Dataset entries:

——

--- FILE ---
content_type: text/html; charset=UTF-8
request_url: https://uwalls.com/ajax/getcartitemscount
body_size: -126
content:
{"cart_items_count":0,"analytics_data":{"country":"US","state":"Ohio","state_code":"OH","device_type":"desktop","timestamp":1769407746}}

——

» **WHAT TO WORK ON**:
Nothing but the lines from the one containing "content_type: text/html; charset=UTF-8" through the end of the entries belongs in the answer; repeat them exactly.

» **EXERCISE RESPONSE**:
content_type: text/html; charset=UTF-8
request_url: https://uwalls.com/ajax/getcartitemscount
body_size: -126
content:
{"cart_items_count":0,"analytics_data":{"country":"US","state":"Ohio","state_code":"OH","device_type":"desktop","timestamp":1769407746}}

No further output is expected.